Every read, write, edit, and exec tool call checks the resolved path against the active policy before executing. A denied path throws immediately — the operation never reaches the OS.

OS layer (macOS)

On macOS, exec commands are additionally wrapped with sandbox-exec using a generated Seatbelt (SBPL) profile derived from the policy. This catches paths that expand at runtime (e.g. cat $HOME/.ssh/id_rsa) that config-level heuristics cannot intercept.

On Linux, a bwrap (bubblewrap) wrapper is generated instead.

Validation

If the file exists but cannot be parsed, or contains structural errors (wrong nesting, misplaced keys), a clear error is logged and enforcement is disabled until the file is fixed:

[access-policy] Cannot parse ~/.openclaw/access-policy.json: ...
[access-policy] Permissions enforcement is DISABLED until the file is fixed.

Common mistakes caught by the validator:

  • rules, deny, or default placed at the top level instead of under base
  • Permission strings that are not exactly 3 characters ("rwx", "r--", "---", etc.)
  • Empty deny entries

Bare directory paths

If a rule path has no glob suffix and resolves to a real directory (e.g. "~/dev/openclaw" instead of "~/dev/openclaw/**"), the validator auto-expands it to /** and logs a one-time diagnostic:

[access-policy] rules["~/dev/openclaw"] is a directory — rule auto-expanded to "~/dev/openclaw/**" so it covers all contents.

A bare path without /** would match only the directory entry itself, not its contents.

A2A trust scope

When an agent spawns a subagent, the subagent runs with its own agent identity and its own policy block applies. This is correct for standard OpenClaw subagent spawning.

For cross-agent MCP tool delegation (an orchestrator invoking a tool on behalf of a subagent via an MCP channel), the calling agent's identity governs — no automatic narrowing to the subagent's policy occurs. Explicit delegation controls are planned as a follow-up.

Known limitations

Metadata leak via directory listing. find, ls, and shell globs use readdir() to enumerate directory contents, which is allowed. When content access is then denied at open(), the filenames are already visible in the error output. Content is protected; filenames are not. This is inherent to how OS-level enforcement works at the syscall level.

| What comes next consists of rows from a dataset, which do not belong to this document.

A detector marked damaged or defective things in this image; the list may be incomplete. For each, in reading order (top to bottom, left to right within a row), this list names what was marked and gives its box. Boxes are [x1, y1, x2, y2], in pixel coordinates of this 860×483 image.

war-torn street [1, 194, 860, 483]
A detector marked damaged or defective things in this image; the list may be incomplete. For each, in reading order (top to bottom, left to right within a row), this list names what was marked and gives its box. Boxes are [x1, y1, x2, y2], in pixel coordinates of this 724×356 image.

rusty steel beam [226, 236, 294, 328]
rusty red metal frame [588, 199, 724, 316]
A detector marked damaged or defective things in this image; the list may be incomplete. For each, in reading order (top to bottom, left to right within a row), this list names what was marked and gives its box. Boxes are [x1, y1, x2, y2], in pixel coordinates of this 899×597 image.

Interpreter bypass of exec bit. The x bit gates execve() on the file itself. Running bash script.sh executes bash (permitted), which reads the script as text (read permitted if r is set). The exec bit on the script is irrelevant for interpreter-based invocations. To prevent execution of a script entirely, place it in the deny list (no read access).

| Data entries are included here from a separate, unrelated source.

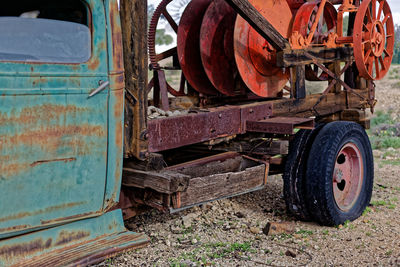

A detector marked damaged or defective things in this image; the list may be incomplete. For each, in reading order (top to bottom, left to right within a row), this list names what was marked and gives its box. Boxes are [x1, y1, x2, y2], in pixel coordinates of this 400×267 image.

rusty turquoise cab [0, 0, 149, 264]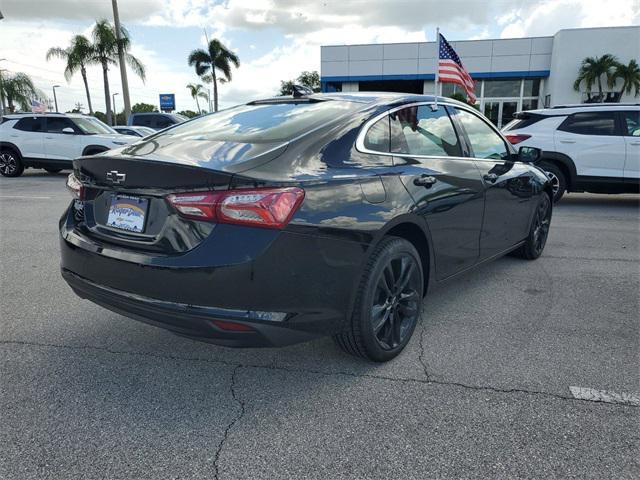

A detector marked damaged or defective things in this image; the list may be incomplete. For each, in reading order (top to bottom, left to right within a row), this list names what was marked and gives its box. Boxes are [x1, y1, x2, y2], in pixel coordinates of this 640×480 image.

asphalt crack [214, 366, 246, 478]
asphalt crack [2, 338, 636, 408]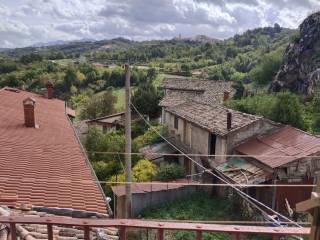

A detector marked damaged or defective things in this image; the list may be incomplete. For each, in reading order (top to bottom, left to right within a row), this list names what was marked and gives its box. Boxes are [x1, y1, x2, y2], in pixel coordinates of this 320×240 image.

rusty metal roof [234, 126, 320, 168]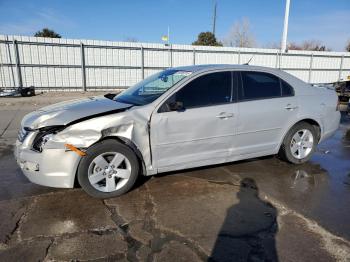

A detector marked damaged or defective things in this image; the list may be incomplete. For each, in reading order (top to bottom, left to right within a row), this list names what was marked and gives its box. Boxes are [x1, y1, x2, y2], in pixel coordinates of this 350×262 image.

broken headlight [31, 125, 64, 151]
damaged hood [21, 95, 133, 130]
damaged silver sedan [15, 64, 340, 198]
crumpled front bumper [14, 139, 80, 188]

File-specific deny[] entries on Linux (bwrap). On Linux, deny[] entries are enforced at the OS layer using bwrap --tmpfs overlays, which only work on directories. When a deny[] entry resolves to an existing file (e.g. deny: ["~/.netrc"]), the OS-level mount is skipped — bwrap cannot overlay a file with a tmpfs. Tool-layer enforcement still blocks read/write/edit calls for that file. However, exec commands running inside the sandbox can still access the file directly (e.g. cat ~/.netrc). A warning is emitted to stderr when this gap is active. To enforce at the OS layer on Linux, deny the parent directory instead (e.g. deny: ["~/.aws/"] rather than deny: ["~/.aws/credentials"]). On macOS, seatbelt handles file-level denials correctly with (deny file-read* (literal ...)).

No approval flow. Access policy is fail-closed: a denied operation returns an error immediately. There is no ask/on-miss mode equivalent to exec approvals. If an agent hits a denied path, it receives a permission error and must handle it. Interactive approval for filesystem access is planned as a follow-up feature.